WORK TO BE COMPLETED:
Print the listing below again. Change nothing.

*-*-*

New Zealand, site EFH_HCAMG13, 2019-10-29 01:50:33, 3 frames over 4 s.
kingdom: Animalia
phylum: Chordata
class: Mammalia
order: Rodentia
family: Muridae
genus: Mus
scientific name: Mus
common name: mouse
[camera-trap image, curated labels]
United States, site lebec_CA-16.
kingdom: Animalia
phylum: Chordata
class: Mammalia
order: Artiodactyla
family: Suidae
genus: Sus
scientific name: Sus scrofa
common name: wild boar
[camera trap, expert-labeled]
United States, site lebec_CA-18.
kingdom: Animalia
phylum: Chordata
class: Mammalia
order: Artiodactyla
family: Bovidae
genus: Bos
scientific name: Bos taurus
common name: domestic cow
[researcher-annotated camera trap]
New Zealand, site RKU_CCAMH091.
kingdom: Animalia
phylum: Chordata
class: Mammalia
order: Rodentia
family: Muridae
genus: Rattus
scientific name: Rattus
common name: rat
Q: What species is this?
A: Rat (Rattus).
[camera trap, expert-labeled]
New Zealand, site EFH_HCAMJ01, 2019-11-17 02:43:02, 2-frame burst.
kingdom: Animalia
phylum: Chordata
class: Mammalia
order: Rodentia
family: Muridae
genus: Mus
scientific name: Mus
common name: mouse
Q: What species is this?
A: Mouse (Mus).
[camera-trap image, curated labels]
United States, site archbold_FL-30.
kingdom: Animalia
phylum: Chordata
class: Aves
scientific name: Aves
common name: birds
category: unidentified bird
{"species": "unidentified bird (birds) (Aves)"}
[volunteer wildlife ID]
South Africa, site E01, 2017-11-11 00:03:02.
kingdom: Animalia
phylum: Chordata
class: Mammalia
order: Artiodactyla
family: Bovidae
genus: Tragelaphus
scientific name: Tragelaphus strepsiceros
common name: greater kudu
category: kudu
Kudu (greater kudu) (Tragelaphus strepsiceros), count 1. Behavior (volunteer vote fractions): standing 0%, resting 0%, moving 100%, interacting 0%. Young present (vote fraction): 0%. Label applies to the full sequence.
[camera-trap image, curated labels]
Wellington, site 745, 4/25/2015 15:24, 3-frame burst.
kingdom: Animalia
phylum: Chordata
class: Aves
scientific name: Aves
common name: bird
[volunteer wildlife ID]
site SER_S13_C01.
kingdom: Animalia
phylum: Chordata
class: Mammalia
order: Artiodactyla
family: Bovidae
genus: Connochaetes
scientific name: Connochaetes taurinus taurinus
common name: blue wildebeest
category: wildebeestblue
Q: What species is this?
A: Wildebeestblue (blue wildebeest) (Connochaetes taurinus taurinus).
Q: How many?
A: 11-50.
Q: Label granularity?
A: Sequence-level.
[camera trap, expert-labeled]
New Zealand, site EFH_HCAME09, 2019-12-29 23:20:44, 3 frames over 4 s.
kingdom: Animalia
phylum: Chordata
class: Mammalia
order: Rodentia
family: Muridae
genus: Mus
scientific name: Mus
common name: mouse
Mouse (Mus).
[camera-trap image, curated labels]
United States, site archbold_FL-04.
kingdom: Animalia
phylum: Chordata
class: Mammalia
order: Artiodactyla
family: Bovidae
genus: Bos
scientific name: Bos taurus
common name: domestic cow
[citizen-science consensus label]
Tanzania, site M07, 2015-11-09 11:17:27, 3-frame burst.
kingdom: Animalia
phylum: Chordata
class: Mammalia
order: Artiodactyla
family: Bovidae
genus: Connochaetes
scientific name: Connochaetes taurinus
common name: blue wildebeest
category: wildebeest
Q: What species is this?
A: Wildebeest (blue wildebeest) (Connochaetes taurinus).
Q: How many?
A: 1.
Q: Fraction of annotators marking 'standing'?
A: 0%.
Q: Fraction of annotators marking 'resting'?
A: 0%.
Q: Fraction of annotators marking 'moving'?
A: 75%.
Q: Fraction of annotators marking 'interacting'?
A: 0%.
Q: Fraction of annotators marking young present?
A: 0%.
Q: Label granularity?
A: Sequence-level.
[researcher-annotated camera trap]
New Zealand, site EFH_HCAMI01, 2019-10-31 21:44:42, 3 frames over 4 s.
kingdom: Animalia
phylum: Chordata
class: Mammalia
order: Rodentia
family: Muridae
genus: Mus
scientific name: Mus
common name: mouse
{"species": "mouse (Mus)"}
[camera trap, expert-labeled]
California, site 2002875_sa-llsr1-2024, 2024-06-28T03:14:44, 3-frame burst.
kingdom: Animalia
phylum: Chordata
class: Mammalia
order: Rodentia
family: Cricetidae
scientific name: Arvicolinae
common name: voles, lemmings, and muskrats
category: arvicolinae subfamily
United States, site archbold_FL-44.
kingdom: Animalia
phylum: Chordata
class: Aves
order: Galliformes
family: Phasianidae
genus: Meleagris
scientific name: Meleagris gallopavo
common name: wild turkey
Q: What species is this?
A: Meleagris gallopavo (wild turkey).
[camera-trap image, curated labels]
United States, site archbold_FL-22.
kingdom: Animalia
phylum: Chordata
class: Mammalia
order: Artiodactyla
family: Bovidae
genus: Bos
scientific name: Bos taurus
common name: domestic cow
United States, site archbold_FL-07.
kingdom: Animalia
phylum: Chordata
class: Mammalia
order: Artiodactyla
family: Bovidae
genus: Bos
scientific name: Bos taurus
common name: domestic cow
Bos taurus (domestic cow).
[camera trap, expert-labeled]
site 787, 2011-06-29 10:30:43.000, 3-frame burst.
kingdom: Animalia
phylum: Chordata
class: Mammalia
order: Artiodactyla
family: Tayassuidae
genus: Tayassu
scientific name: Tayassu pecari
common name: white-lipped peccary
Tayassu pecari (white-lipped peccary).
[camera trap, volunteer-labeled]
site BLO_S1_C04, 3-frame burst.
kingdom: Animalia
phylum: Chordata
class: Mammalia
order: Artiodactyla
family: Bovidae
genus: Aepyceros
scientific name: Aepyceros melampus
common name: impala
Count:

*-*-*

EXERCISE RESPONSE:
New Zealand, site EFH_HCAMG13, 2019-10-29 01:50:33, 3 frames over 4 s.
kingdom: Animalia
phylum: Chordata
class: Mammalia
order: Rodentia
family: Muridae
genus: Mus
scientific name: Mus
common name: mouse
[camera-trap image, curated labels]
United States, site lebec_CA-16.
kingdom: Animalia
phylum: Chordata
class: Mammalia
order: Artiodactyla
family: Suidae
genus: Sus
scientific name: Sus scrofa
common name: wild boar
[camera trap, expert-labeled]
United States, site lebec_CA-18.
kingdom: Animalia
phylum: Chordata
class: Mammalia
order: Artiodactyla
family: Bovidae
genus: Bos
scientific name: Bos taurus
common name: domestic cow
[researcher-annotated camera trap]
New Zealand, site RKU_CCAMH091.
kingdom: Animalia
phylum: Chordata
class: Mammalia
order: Rodentia
family: Muridae
genus: Rattus
scientific name: Rattus
common name: rat
Q: What species is this?
A: Rat (Rattus).
[camera trap, expert-labeled]
New Zealand, site EFH_HCAMJ01, 2019-11-17 02:43:02, 2-frame burst.
kingdom: Animalia
phylum: Chordata
class: Mammalia
order: Rodentia
family: Muridae
genus: Mus
scientific name: Mus
common name: mouse
Q: What species is this?
A: Mouse (Mus).
[camera-trap image, curated labels]
United States, site archbold_FL-30.
kingdom: Animalia
phylum: Chordata
class: Aves
scientific name: Aves
common name: birds
category: unidentified bird
{"species": "unidentified bird (birds) (Aves)"}
[volunteer wildlife ID]
South Africa, site E01, 2017-11-11 00:03:02.
kingdom: Animalia
phylum: Chordata
class: Mammalia
order: Artiodactyla
family: Bovidae
genus: Tragelaphus
scientific name: Tragelaphus strepsiceros
common name: greater kudu
category: kudu
Kudu (greater kudu) (Tragelaphus strepsiceros), count 1. Behavior (volunteer vote fractions): standing 0%, resting 0%, moving 100%, interacting 0%. Young present (vote fraction): 0%. Label applies to the full sequence.
[camera-trap image, curated labels]
Wellington, site 745, 4/25/2015 15:24, 3-frame burst.
kingdom: Animalia
phylum: Chordata
class: Aves
scientific name: Aves
common name: bird
[volunteer wildlife ID]
site SER_S13_C01.
kingdom: Animalia
phylum: Chordata
class: Mammalia
order: Artiodactyla
family: Bovidae
genus: Connochaetes
scientific name: Connochaetes taurinus taurinus
common name: blue wildebeest
category: wildebeestblue
Q: What species is this?
A: Wildebeestblue (blue wildebeest) (Connochaetes taurinus taurinus).
Q: How many?
A: 11-50.
Q: Label granularity?
A: Sequence-level.
[camera trap, expert-labeled]
New Zealand, site EFH_HCAME09, 2019-12-29 23:20:44, 3 frames over 4 s.
kingdom: Animalia
phylum: Chordata
class: Mammalia
order: Rodentia
family: Muridae
genus: Mus
scientific name: Mus
common name: mouse
Mouse (Mus).
[camera-trap image, curated labels]
United States, site archbold_FL-04.
kingdom: Animalia
phylum: Chordata
class: Mammalia
order: Artiodactyla
family: Bovidae
genus: Bos
scientific name: Bos taurus
common name: domestic cow
[citizen-science consensus label]
Tanzania, site M07, 2015-11-09 11:17:27, 3-frame burst.
kingdom: Animalia
phylum: Chordata
class: Mammalia
order: Artiodactyla
family: Bovidae
genus: Connochaetes
scientific name: Connochaetes taurinus
common name: blue wildebeest
category: wildebeest
Q: What species is this?
A: Wildebeest (blue wildebeest) (Connochaetes taurinus).
Q: How many?
A: 1.
Q: Fraction of annotators marking 'standing'?
A: 0%.
Q: Fraction of annotators marking 'resting'?
A: 0%.
Q: Fraction of annotators marking 'moving'?
A: 75%.
Q: Fraction of annotators marking 'interacting'?
A: 0%.
Q: Fraction of annotators marking young present?
A: 0%.
Q: Label granularity?
A: Sequence-level.
[researcher-annotated camera trap]
New Zealand, site EFH_HCAMI01, 2019-10-31 21:44:42, 3 frames over 4 s.
kingdom: Animalia
phylum: Chordata
class: Mammalia
order: Rodentia
family: Muridae
genus: Mus
scientific name: Mus
common name: mouse
{"species": "mouse (Mus)"}
[camera trap, expert-labeled]
California, site 2002875_sa-llsr1-2024, 2024-06-28T03:14:44, 3-frame burst.
kingdom: Animalia
phylum: Chordata
class: Mammalia
order: Rodentia
family: Cricetidae
scientific name: Arvicolinae
common name: voles, lemmings, and muskrats
category: arvicolinae subfamily
United States, site archbold_FL-44.
kingdom: Animalia
phylum: Chordata
class: Aves
order: Galliformes
family: Phasianidae
genus: Meleagris
scientific name: Meleagris gallopavo
common name: wild turkey
Q: What species is this?
A: Meleagris gallopavo (wild turkey).
[camera-trap image, curated labels]
United States, site archbold_FL-22.
kingdom: Animalia
phylum: Chordata
class: Mammalia
order: Artiodactyla
family: Bovidae
genus: Bos
scientific name: Bos taurus
common name: domestic cow
United States, site archbold_FL-07.
kingdom: Animalia
phylum: Chordata
class: Mammalia
order: Artiodactyla
family: Bovidae
genus: Bos
scientific name: Bos taurus
common name: domestic cow
Bos taurus (domestic cow).
[camera trap, expert-labeled]
site 787, 2011-06-29 10:30:43.000, 3-frame burst.
kingdom: Animalia
phylum: Chordata
class: Mammalia
order: Artiodactyla
family: Tayassuidae
genus: Tayassu
scientific name: Tayassu pecari
common name: white-lipped peccary
Tayassu pecari (white-lipped peccary).
[camera trap, volunteer-labeled]
site BLO_S1_C04, 3-frame burst.
kingdom: Animalia
phylum: Chordata
class: Mammalia
order: Artiodactyla
family: Bovidae
genus: Aepyceros
scientific name: Aepyceros melampus
common name: impala
Count:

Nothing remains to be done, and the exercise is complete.